Pressemitteilung/News

22.10.2018

Neubau des Bayerischen NMR-Zentrums eröffnet

Eines der weltweit leistungsfähigsten NMR-Spektrometer bildet das Herzstück des neueröffneten Forschungsbaus für das Bayerische NMR-Zentrum und ist ein Kernelement der biomedizinzischen Forschung am Standort München. Bei der heutigen Eröffnung des Zentrums am Campus Garching waren neben TUM-Präsident Prof. Wolfgang A. Herrmann auch die Bayerische Staatsministerin für Wissenschaft und Kunst Prof. Marion Kiechle und Prof. Matthias Tschöp, CEO des Helmholtz Zentrums München, zugegen.

v.l.n.r.: Prof. Michael Sattler, Prof. Marion Kiechle, Prof. Wolfgang A. Herrmann und Prof. Matthias Tschöp bei der Eröffnung des Neubaus des Bayerischen NMR-Zentrums. © A. Heddergott/ TUM

Die magnetische Kernspinresonanz-Spektroskopie (Nuclear Magnetic Resonance, NMR) ist das umfassendste und leistungsstärkste Verfahren zur Strukturaufklärung von Molekülen, insbesondere von komplexen biologischen Systemen. Seit 2001 bündelt die TUM ihre diesbezüglichen Aktivitäten im Bayerischen Kernresonanz-Zentrum am Campus Garching, seit 2006 ist auch das Helmholtz Zentrum München beteiligt. „Für den Erfolg in der Grundlagenforschung ist die Zusammenarbeit der Disziplinen und Institutionen entscheidend. Dabei müssen wir auf die neuesten Technologien setzen. Insofern ist das NMR-Zentrum ein wichtiger Bestandteil unserer Strategie“ führt Prof. Matthias H. Tschöp, CEO des Helmholtz Zentrums München aus.

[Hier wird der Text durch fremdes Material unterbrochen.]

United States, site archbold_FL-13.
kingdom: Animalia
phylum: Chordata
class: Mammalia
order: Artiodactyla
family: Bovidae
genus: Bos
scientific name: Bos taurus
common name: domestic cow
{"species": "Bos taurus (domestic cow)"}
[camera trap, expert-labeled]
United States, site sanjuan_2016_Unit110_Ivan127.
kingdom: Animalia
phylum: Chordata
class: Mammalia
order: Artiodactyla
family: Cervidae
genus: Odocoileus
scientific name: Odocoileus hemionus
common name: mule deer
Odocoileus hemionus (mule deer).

Der Neubau ermöglicht Proteinforschung in bisher ungeahnten Dimensionen und eröffnet unserer Forschungsstärke in der Biomedizin eine konkurrenzlos neue Zukunft“, so TUM-Präsident Prof. Wolfgang A. Herrmann. Den größten Teil des nun eröffneten Neubaus nimmt die 690 Quadratmeter große und acht Meter hohe NMR-Halle ein. Zwölf Hochfeld-Spektrometer und das neue 1,2-GHZ-Gerät ermöglichen dort neue Einblicke in die räumliche Struktur und Dynamik von Proteinen. Da Fehlfaltungen und Fehlfunktionen von Proteinen Ursache für schwere Erkrankungen wie Krebs oder Alzheimer sind, soll die Forschung am NMR-Zentrum neue medizinische Behandlungsmöglichkeiten erschließen. „Meine Motivation ist es, mit unseren Erkenntnissen aus unserer interdisziplinären Grundlagenforschung langfristig neue Wirkstoffe und Therapieansätze zu entwickeln, und damit einen Nutzen für die Gesellschaft zu schaffen,“ so Prof. Michael Sattler, Leiter des Bayerischen Kernresonanz-Zentrums und Direktor des Instituts für Strukturbiologie am Helmholtz Zentrum München.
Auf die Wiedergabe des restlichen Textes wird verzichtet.